This is a 18 cm resection of lobulated firm tan-brown mass removed from the thigh. SFT can vary from 1 cm to up to 30 cm. Only about 5% of these tumors arise in the lower extremity.
A hemangiopericytoma-like vascular pattern is easily identified.
Mitotic activity (arrow) should not exceed 4 MF per 10 HPF. If this is the case, consider a malignant SFT. The cells are randomly arranged.
A proliferation of spindled to oval cells is seen here. The cells show relative uniformity. Other key features of SFT such as a patternless pattern, keloid collagen and alternating zones of cellularity as not as well demonstrated here.
Solitary fibrous tumor (formerly hemangiopericytoma) were thought to arise mainly from mesothelial surfaces (i.e. pleura), but it is now known that extrapleural lesions are more common than pleural ones. SFT can arise almost anywhere in the body including peritoneum, retroperitoneum, mediastinum, upper respiratory tract, orbit and soft tissues (Fletcher).

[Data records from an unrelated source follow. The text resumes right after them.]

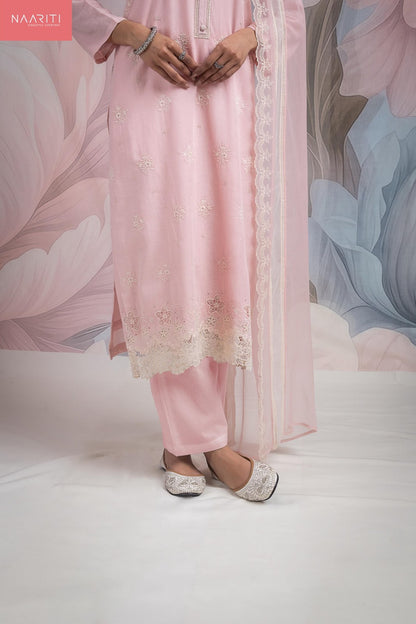 New Noha Naariti Cotton Linen Pant Style Suits Wholesale Rate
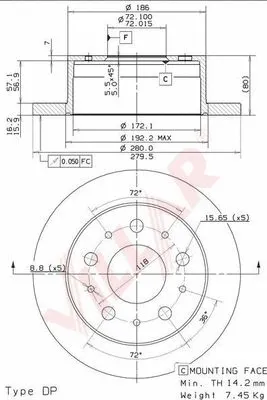 Brake Disc (628.2094)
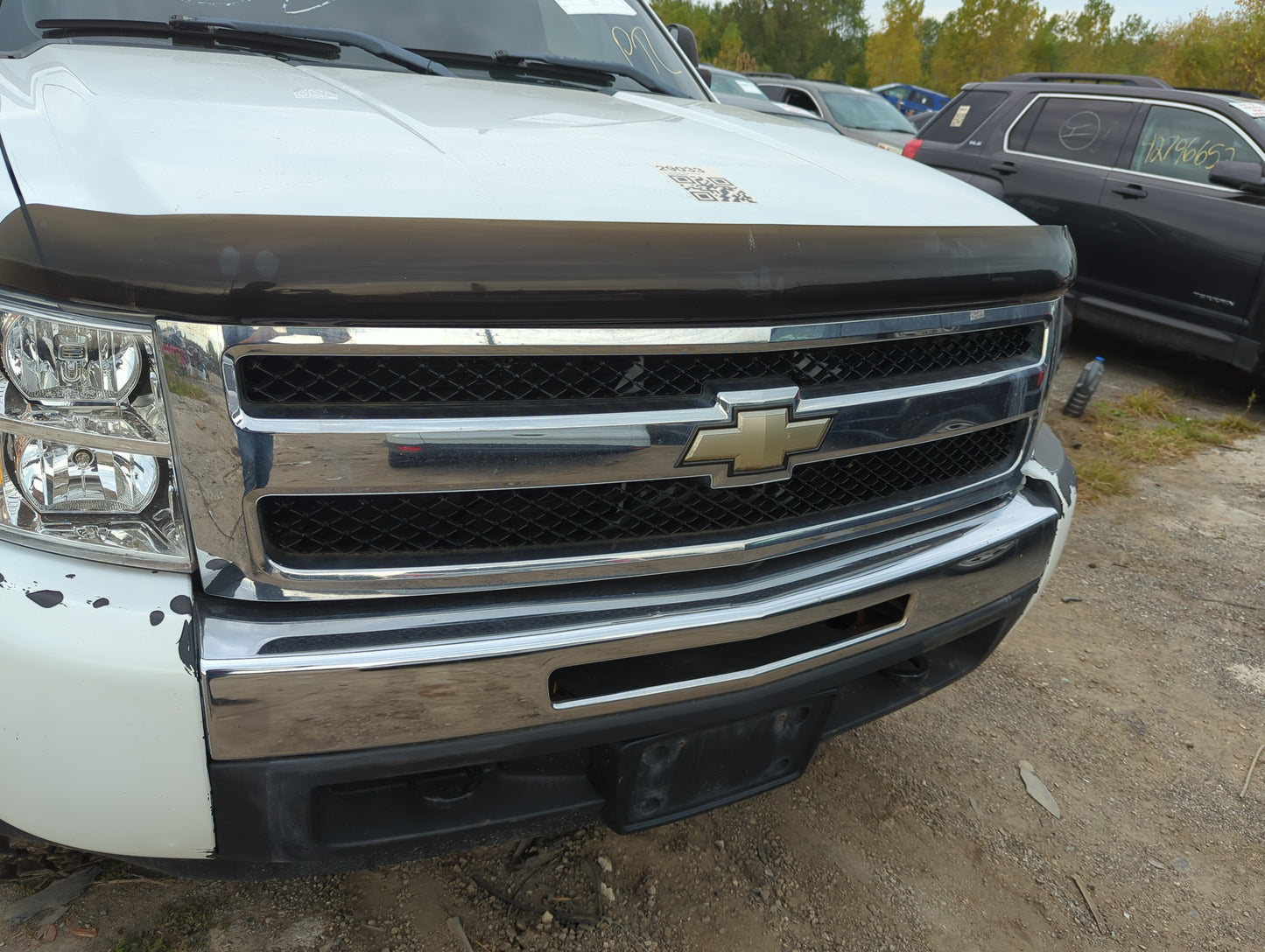 2010-2011 Chevrolet Silverado 1500 Front Bumper Grille - Oemusedautoparts1.com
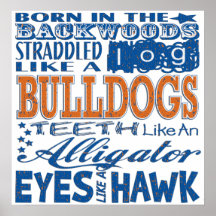 Montevallo Fight Song Poster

Grossly, the tumor is large and lobulated with a pale-tan, rubbery cut surface. Histologically, there is a "patternless" pattern, with proliferations of bland spindled/epithelioid cells in fascicles. Key features include alternations of hypercellular and hypocelluar regions, interspersed keloidal collagen bands and a prominent "hemangiopericytoma-like" branching vasculature.
Mitotic activity is spare and if greather than 4 MF per 10 HPF, a malignant SFT should be considered. SFT are CD34 and CD 99 positive and negative for S-100, actin, desmin and keratin. This immunohistochemcical profile is helpful in distinguishing SFT from other entities on the differential such as synovial sarcoma, malignant peripheral nerve sheath tumor, desmoplastic mesothelioma and so on (Fletcher, Folpe).

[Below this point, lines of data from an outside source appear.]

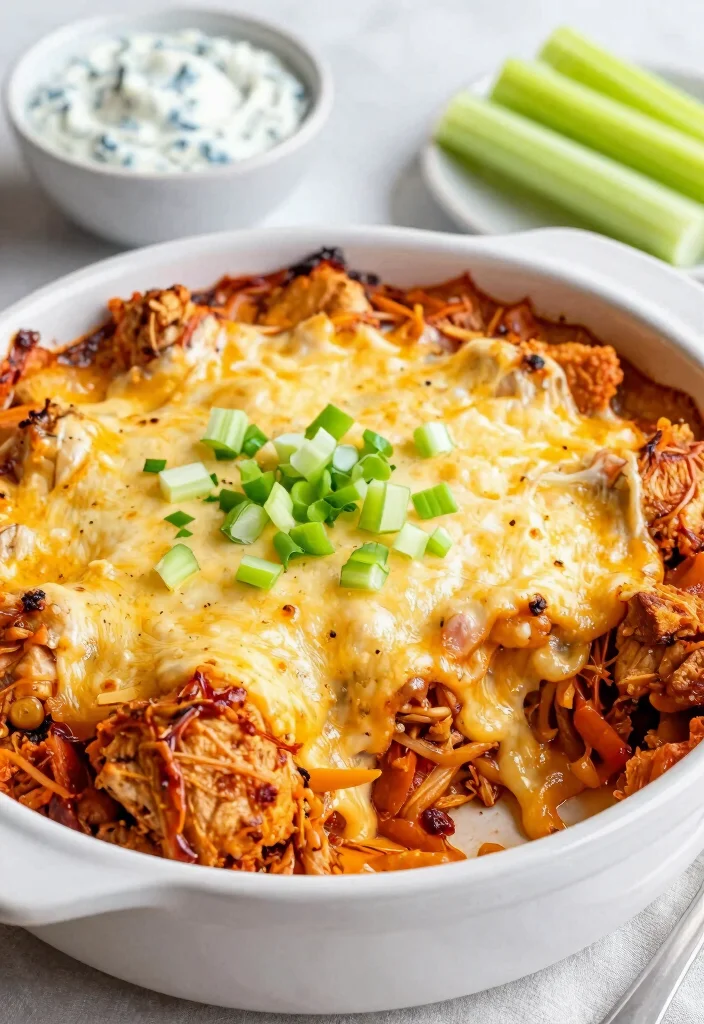 16 Easy Chicken Casserole Recipes Comfort Food Classics - 12. Buffalo Chicken Casserole 1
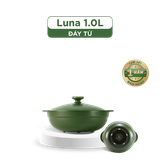 Nồi dưỡng sinh sứ Minh Long Healthycook Luna (Nồi cạn) 1.0 L + nắp (CK) (bếp từ)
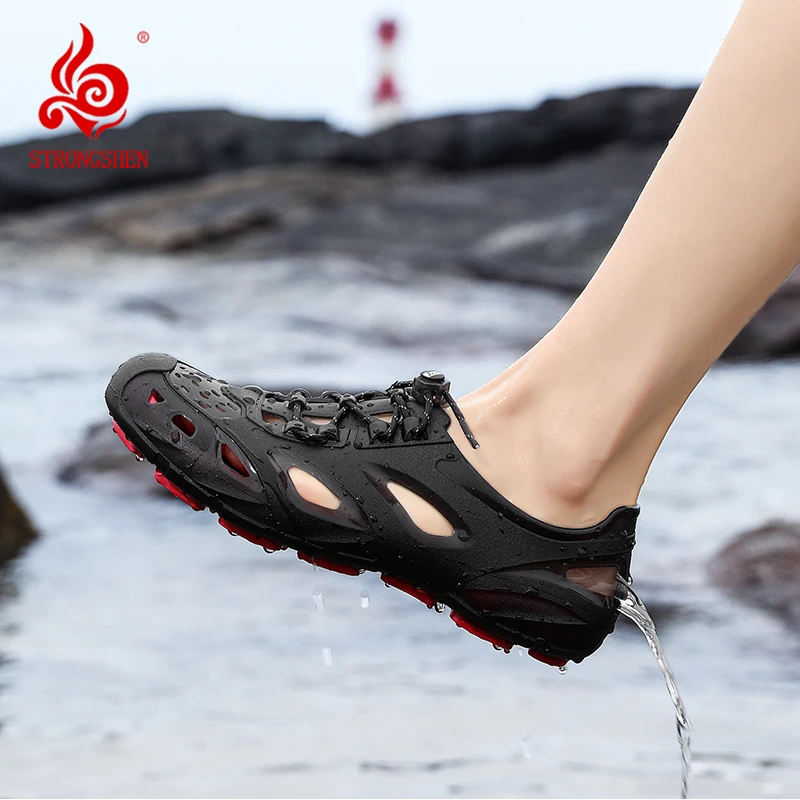 

STRONGSHEN Quick-Drying Men Beach Water Shoes Swimming Aqua Shoes Non Slip Breathable Seaside Barefoot Surfing Upstream Sneakers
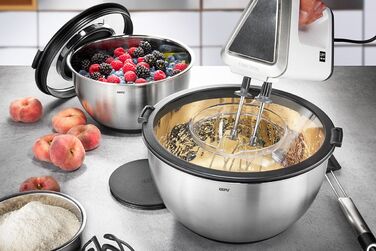 Набір мисок з нержавіючої сталі з кришками, 2 предмети Muovo Gefu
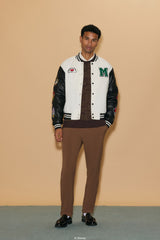 Unisex Disney Mickey & Friends Chenille Patch Varsity Jacket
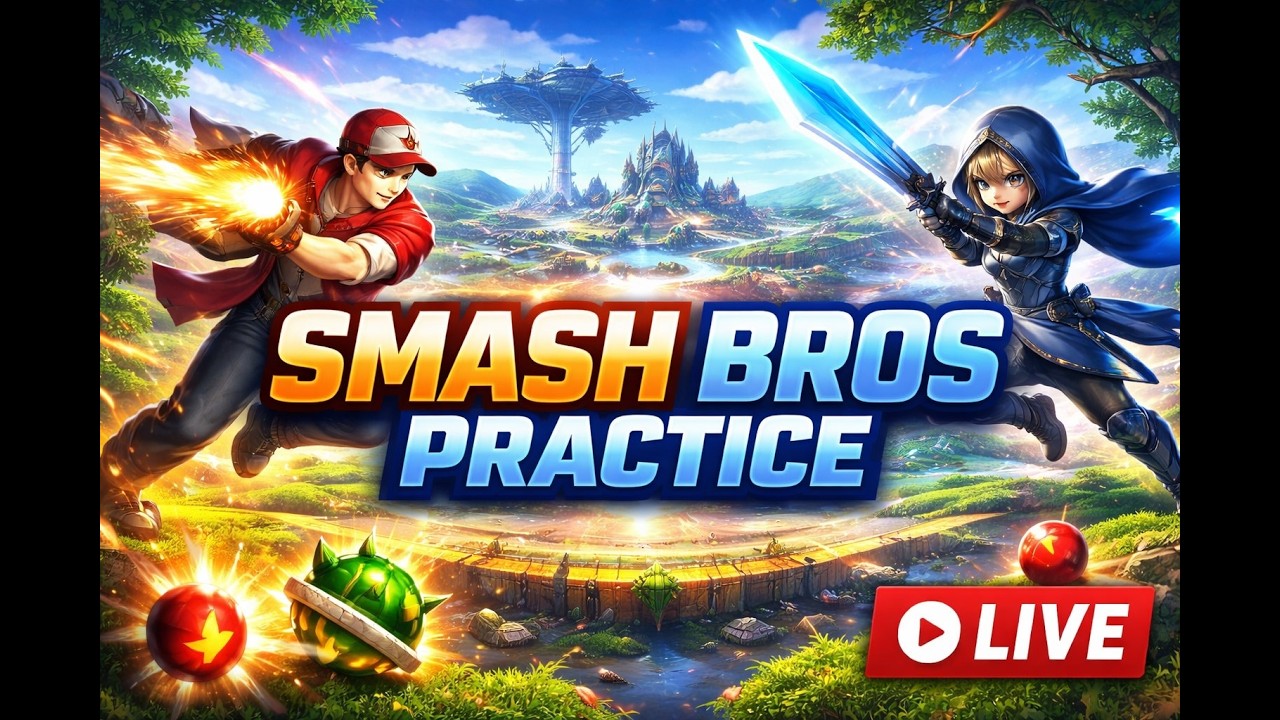 LIVE Smash Bros Practice | Grinding for Game Day 🎮🔥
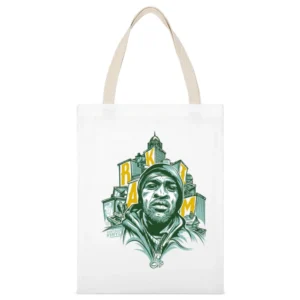 Rakim Vintage Vinyl Best Hip Hop Mc White Canvas Tote Shopping Bag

Occurs in adults and presents as a large-growing mass. Extra-pleural SFTs arise intra-abdominally but also in the head and neck, meningeal, orbit, and urogenital tract.
SFT can cause paraneoplastic syndromes such as hyperglycemia due to elaboration of an insulin-like growth fact and hypertrophic osteoarthropathy. Of note, hypertrophic osteoarthropathy is usually secondary to cardiac or pulmonary dysfunction such as bronchogenic carcinoma, right to left shunts, lung abscesses and intrathoracic neoplasms (Fridlington). Thus, digital clubbing is more often seen in large pleural-based SFT rather than extrapleural SFT.
Hypertrophic osteoarthropathy is a syndrome characterized by finger clubbing, hypertrophic skin changes, and periosteal bone changes.
Benign; but there is a clinical spectrum, as in 5-10% of cases, they behave aggressively with local recurrence and metastases.
- SFT can cause paraneoplastic syndromes such as hyperglycemia due to elaboration of an insulin-like growth fact and hypertrophic osteoarthropathy
-SFT is CD34 and CD 99 positive
Fletcher CDM, ed. Diagnostic Histopathology of Tumors. 3rd Ed. Philadelphia, PA: Elsevier; 2007: 1549-1550.
Folpe AL, Inwards CY. Bone and Soft Tissue Pathology: Foundations in Diagnostic Pathology Philadelphia, PA: Elsevier; 2010: 146-150.
Fridlington J, Weaver J, Kelly B, Kelly E. Secondary hypertrophic osteoarthropathy associated with solitary fibrous tumor of the lung. J Am Acad Dermatol. 2007 Nov;57(5 Suppl):S106-10.